§ **What the task asks**
Retype every row below word for word, leaving out the pictures.

== Supplied entries ==

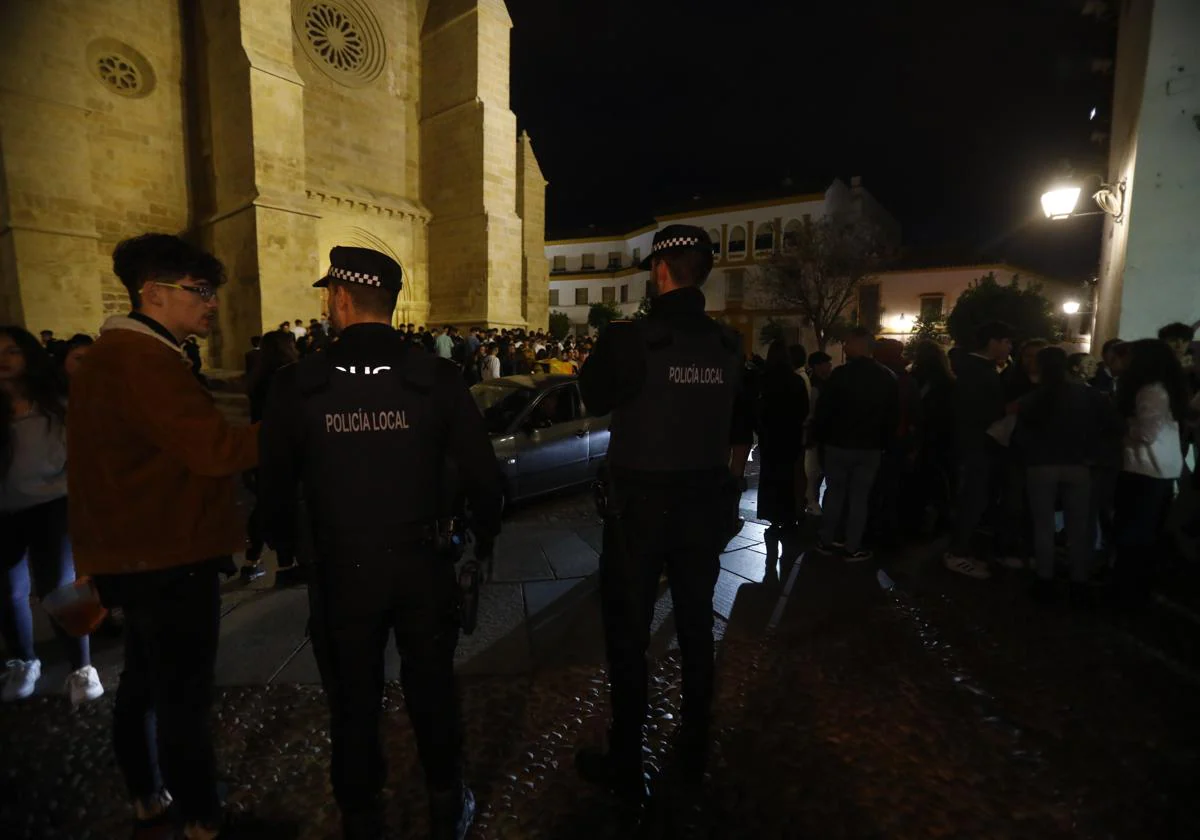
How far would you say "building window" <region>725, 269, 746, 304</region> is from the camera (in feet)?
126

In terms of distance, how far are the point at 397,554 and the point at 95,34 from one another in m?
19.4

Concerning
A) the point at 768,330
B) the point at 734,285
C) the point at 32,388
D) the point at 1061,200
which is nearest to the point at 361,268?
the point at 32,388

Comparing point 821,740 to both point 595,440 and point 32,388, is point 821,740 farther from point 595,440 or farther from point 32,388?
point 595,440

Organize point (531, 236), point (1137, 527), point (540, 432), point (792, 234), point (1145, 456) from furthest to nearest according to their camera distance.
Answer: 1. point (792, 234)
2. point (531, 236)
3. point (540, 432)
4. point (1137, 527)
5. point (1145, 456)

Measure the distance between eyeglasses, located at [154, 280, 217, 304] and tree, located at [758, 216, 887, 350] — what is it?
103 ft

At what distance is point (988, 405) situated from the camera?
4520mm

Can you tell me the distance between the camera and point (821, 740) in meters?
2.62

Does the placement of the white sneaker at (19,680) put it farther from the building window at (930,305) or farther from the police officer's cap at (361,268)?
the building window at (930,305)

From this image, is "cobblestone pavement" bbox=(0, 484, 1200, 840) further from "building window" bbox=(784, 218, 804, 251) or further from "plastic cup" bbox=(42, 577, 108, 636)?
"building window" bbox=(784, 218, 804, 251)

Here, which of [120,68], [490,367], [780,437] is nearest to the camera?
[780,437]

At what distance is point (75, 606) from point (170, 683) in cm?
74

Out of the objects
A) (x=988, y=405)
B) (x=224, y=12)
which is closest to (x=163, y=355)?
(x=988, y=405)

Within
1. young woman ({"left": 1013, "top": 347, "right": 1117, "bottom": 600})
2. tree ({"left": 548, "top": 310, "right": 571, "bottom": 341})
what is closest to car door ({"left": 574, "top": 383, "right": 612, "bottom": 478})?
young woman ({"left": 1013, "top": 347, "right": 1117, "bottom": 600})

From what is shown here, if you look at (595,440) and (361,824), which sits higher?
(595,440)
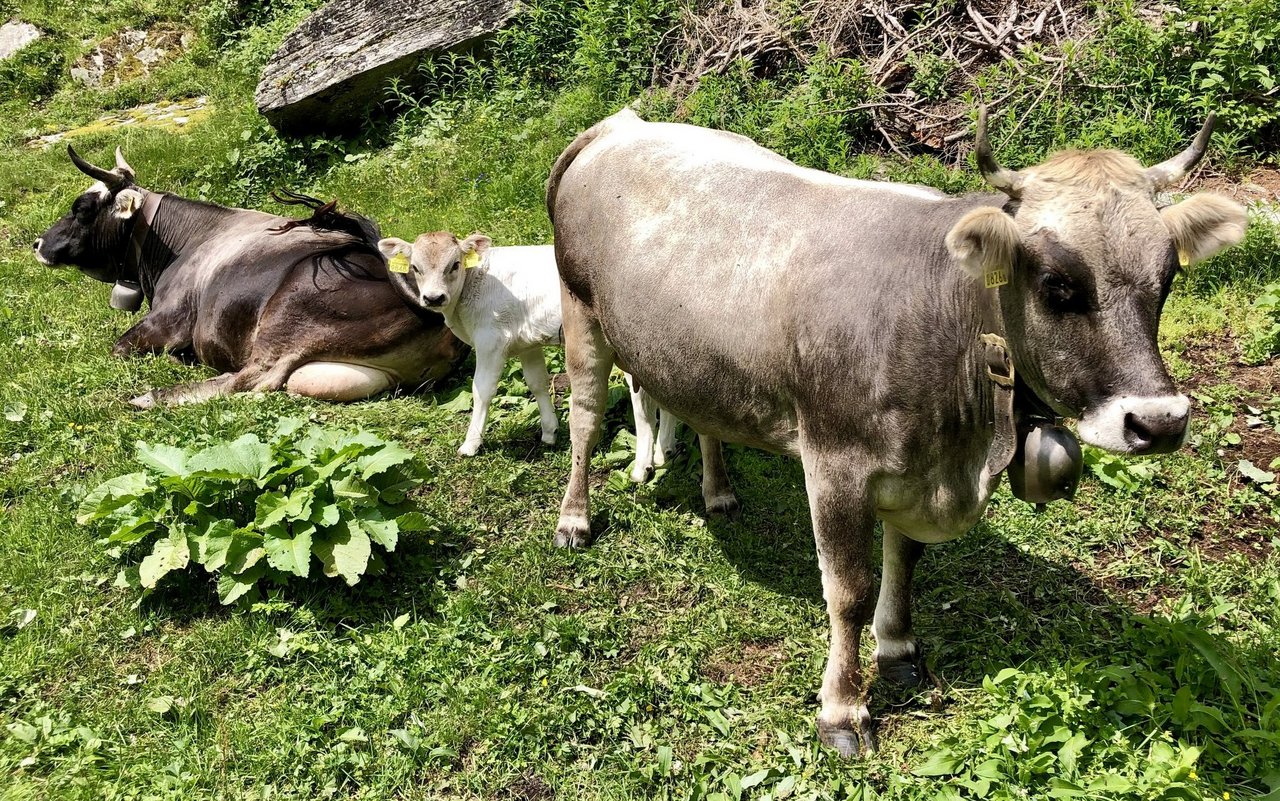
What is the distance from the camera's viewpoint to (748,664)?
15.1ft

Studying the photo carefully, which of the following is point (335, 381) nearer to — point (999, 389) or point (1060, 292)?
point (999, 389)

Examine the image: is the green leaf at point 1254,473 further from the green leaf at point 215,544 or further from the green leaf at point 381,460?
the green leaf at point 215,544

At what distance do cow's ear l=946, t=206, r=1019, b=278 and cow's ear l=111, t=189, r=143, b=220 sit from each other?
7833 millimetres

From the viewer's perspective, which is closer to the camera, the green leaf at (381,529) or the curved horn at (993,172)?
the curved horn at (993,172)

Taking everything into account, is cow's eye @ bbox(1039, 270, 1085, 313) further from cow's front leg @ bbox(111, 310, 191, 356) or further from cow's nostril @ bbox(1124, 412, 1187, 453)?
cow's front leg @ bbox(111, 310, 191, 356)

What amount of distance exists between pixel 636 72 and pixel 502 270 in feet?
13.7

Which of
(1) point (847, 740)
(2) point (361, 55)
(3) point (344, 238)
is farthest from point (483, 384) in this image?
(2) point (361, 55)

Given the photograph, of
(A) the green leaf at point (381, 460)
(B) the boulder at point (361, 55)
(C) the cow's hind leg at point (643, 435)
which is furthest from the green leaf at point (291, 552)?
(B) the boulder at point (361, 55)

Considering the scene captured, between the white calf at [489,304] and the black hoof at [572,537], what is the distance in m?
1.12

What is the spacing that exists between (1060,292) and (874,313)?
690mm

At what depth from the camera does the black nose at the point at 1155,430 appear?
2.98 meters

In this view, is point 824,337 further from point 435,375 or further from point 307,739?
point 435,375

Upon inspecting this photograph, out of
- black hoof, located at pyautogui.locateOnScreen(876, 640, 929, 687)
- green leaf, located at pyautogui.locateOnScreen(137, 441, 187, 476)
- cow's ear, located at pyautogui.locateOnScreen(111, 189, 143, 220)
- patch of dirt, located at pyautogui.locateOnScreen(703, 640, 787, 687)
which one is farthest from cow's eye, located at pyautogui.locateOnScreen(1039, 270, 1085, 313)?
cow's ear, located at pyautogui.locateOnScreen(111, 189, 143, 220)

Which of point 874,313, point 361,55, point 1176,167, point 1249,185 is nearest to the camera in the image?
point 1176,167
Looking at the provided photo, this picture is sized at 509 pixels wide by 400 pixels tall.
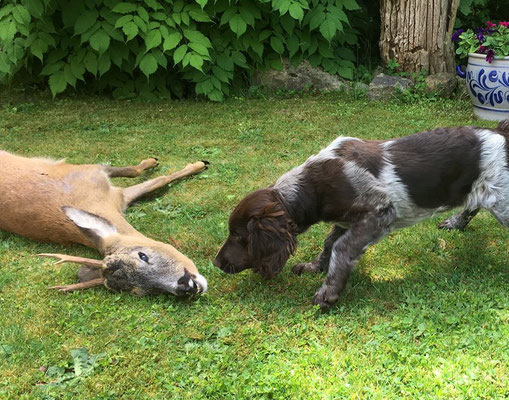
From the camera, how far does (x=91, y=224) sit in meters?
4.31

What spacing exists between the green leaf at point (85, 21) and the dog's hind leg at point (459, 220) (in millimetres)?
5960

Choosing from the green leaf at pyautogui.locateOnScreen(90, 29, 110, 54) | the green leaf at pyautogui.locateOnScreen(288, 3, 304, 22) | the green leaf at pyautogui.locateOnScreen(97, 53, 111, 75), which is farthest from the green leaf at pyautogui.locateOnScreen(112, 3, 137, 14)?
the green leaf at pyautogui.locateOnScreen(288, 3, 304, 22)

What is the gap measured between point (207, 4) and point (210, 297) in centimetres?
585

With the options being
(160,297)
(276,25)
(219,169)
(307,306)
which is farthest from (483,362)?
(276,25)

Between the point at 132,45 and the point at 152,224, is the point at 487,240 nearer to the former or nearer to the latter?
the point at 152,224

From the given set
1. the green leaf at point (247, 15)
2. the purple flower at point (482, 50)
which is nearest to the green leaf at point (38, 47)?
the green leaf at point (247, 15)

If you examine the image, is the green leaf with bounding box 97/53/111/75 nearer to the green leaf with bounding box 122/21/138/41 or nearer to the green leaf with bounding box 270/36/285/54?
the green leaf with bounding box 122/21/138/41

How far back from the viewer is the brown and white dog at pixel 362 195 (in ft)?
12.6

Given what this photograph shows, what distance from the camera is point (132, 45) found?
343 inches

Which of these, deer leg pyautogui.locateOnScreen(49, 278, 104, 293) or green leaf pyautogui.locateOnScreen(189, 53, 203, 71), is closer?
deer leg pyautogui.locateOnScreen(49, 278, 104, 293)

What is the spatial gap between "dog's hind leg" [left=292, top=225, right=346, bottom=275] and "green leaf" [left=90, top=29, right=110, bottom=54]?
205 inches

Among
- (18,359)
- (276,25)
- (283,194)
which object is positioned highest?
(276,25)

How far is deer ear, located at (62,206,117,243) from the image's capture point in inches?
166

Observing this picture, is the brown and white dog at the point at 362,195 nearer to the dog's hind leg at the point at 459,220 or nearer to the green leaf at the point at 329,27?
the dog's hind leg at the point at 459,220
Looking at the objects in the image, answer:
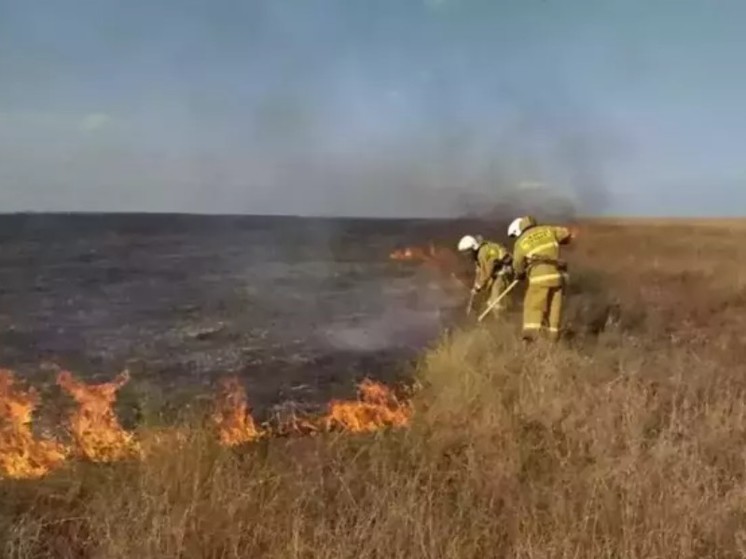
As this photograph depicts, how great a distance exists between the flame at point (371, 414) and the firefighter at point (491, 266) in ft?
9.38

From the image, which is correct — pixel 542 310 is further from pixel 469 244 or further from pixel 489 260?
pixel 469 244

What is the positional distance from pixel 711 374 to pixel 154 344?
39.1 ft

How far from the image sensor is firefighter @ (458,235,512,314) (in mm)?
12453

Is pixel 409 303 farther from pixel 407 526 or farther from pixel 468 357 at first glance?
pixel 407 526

===

§ **Solution for this task**
How far would you say "building window" <region>725, 269, 746, 304</region> is from the camera (in feet)?
126

In terms of distance, how far are the point at 397,554 and the point at 95,34 from one another in m?
19.4

Concerning
A) the point at 768,330
B) the point at 734,285
C) the point at 32,388
D) the point at 1061,200
which is nearest to the point at 361,268?
the point at 32,388

Comparing point 821,740 to both point 595,440 and point 32,388, is point 821,740 farther from point 595,440 or farther from point 32,388?
point 595,440

Organize point (531, 236), point (1137, 527), point (540, 432), point (792, 234), point (1145, 456) from furthest to nearest according to their camera distance.
Answer: 1. point (792, 234)
2. point (531, 236)
3. point (540, 432)
4. point (1137, 527)
5. point (1145, 456)

Measure the distance between eyeglasses, located at [154, 280, 217, 304] and tree, located at [758, 216, 887, 350] — what is it?
103 ft

At what distance is point (988, 405) situated from the camera?
4520mm

Can you tell me the distance between the camera and point (821, 740) in meters?
2.62

Does the placement of the white sneaker at (19,680) put it farther from the building window at (930,305) or farther from the police officer's cap at (361,268)?
the building window at (930,305)

From this image, is "cobblestone pavement" bbox=(0, 484, 1200, 840) further from "building window" bbox=(784, 218, 804, 251) or further from "plastic cup" bbox=(42, 577, 108, 636)?
"building window" bbox=(784, 218, 804, 251)

Here, which of [120,68], [490,367], [780,437] is nearest to the camera?
[780,437]

At what distance is point (75, 606) from point (170, 683) in cm?
74

Out of the objects
A) (x=988, y=405)
B) (x=224, y=12)
which is closest to (x=163, y=355)?
(x=988, y=405)

Within
1. young woman ({"left": 1013, "top": 347, "right": 1117, "bottom": 600})
2. tree ({"left": 548, "top": 310, "right": 571, "bottom": 341})
what is closest to car door ({"left": 574, "top": 383, "right": 612, "bottom": 478})?
young woman ({"left": 1013, "top": 347, "right": 1117, "bottom": 600})

From what is shown here, if you look at (595,440) and (361,824), which sits higher?
(595,440)
What is the distance from the camera's viewpoint to (748,664)?
15.1ft

Studying the photo carefully, which of the following is point (335, 381) nearer to — point (999, 389) or point (1060, 292)?
point (999, 389)

Examine the image: is the green leaf at point 1254,473 further from the green leaf at point 215,544 or further from the green leaf at point 381,460?
the green leaf at point 215,544

At what distance do cow's ear l=946, t=206, r=1019, b=278 and cow's ear l=111, t=189, r=143, b=220 sit from each other?
7833 millimetres

From the viewer's perspective, which is closer to the camera, the green leaf at (381,529) or the curved horn at (993,172)?
the curved horn at (993,172)

Taking everything into account, is cow's eye @ bbox(1039, 270, 1085, 313) further from cow's front leg @ bbox(111, 310, 191, 356) or further from cow's nostril @ bbox(1124, 412, 1187, 453)?
cow's front leg @ bbox(111, 310, 191, 356)

What amount of distance exists between pixel 636 72 and pixel 502 270 in feet?
13.7

Which of
(1) point (847, 740)
(2) point (361, 55)
(3) point (344, 238)
is farthest from point (483, 384) in this image?
(2) point (361, 55)

Given the photograph, of
(A) the green leaf at point (381, 460)
(B) the boulder at point (361, 55)
(C) the cow's hind leg at point (643, 435)
which is furthest from the green leaf at point (291, 552)?
(B) the boulder at point (361, 55)

Considering the scene captured, between the white calf at [489,304] and the black hoof at [572,537], what is the distance in m?
1.12

What is the spacing that exists between (1060,292) and (874,313)?
690mm

At what depth from the camera does the black nose at the point at 1155,430 appear?
2.98 meters

In this view, is point 824,337 further from point 435,375 or further from point 307,739?
point 435,375

Upon inspecting this photograph, out of
- black hoof, located at pyautogui.locateOnScreen(876, 640, 929, 687)
- green leaf, located at pyautogui.locateOnScreen(137, 441, 187, 476)
- cow's ear, located at pyautogui.locateOnScreen(111, 189, 143, 220)
- patch of dirt, located at pyautogui.locateOnScreen(703, 640, 787, 687)
which one is farthest from cow's eye, located at pyautogui.locateOnScreen(1039, 270, 1085, 313)?
cow's ear, located at pyautogui.locateOnScreen(111, 189, 143, 220)

Which of point 874,313, point 361,55, point 1176,167, point 1249,185 is nearest to the camera in the image?
point 1176,167
Looking at the provided photo, this picture is sized at 509 pixels wide by 400 pixels tall.
From the camera, how far does (x=91, y=224) sit in meters?
4.31

What spacing exists between the green leaf at point (85, 21) and the dog's hind leg at point (459, 220) (in millimetres)?
5960

Choosing from the green leaf at pyautogui.locateOnScreen(90, 29, 110, 54) | the green leaf at pyautogui.locateOnScreen(288, 3, 304, 22) | the green leaf at pyautogui.locateOnScreen(97, 53, 111, 75), which is farthest from the green leaf at pyautogui.locateOnScreen(112, 3, 137, 14)?
the green leaf at pyautogui.locateOnScreen(288, 3, 304, 22)

What is the gap measured between point (207, 4) and point (210, 297) in centimetres?
585

With the options being
(160,297)
(276,25)
(219,169)
(307,306)
which is farthest from (483,362)?
(276,25)

Between the point at 132,45 and the point at 152,224, is the point at 487,240 nearer to the former or nearer to the latter?
the point at 152,224

From the given set
1. the green leaf at point (247, 15)
2. the purple flower at point (482, 50)
which is nearest to the green leaf at point (38, 47)?
the green leaf at point (247, 15)

If you examine the image, is the green leaf with bounding box 97/53/111/75 nearer to the green leaf with bounding box 122/21/138/41 or nearer to the green leaf with bounding box 270/36/285/54?
the green leaf with bounding box 122/21/138/41

How far back from the viewer is the brown and white dog at pixel 362 195 (in ft)?
12.6

Given what this photograph shows, what distance from the camera is point (132, 45) found?
343 inches

Which of these, deer leg pyautogui.locateOnScreen(49, 278, 104, 293) or green leaf pyautogui.locateOnScreen(189, 53, 203, 71), is closer?
deer leg pyautogui.locateOnScreen(49, 278, 104, 293)

What is the spatial gap between "dog's hind leg" [left=292, top=225, right=346, bottom=275] and "green leaf" [left=90, top=29, right=110, bottom=54]?
205 inches

Among
- (18,359)
- (276,25)
- (283,194)
which object is positioned highest?
(276,25)

How far is deer ear, located at (62,206,117,243) from the image's capture point in inches?
166

Observing this picture, is the brown and white dog at the point at 362,195 nearer to the dog's hind leg at the point at 459,220 or nearer to the green leaf at the point at 329,27?
the dog's hind leg at the point at 459,220
Looking at the objects in the image, answer:
As this photograph depicts, how great a distance exists between the flame at point (371, 414) and the firefighter at point (491, 266) in ft?
9.38

From the image, which is correct — pixel 542 310 is further from pixel 469 244 or further from pixel 489 260?
pixel 469 244

What is the positional distance from pixel 711 374 to pixel 154 344?
39.1 ft

How far from the image sensor is firefighter @ (458,235,512,314) (in mm)?
12453

Is pixel 409 303 farther from pixel 407 526 or farther from pixel 468 357 at first glance?
pixel 407 526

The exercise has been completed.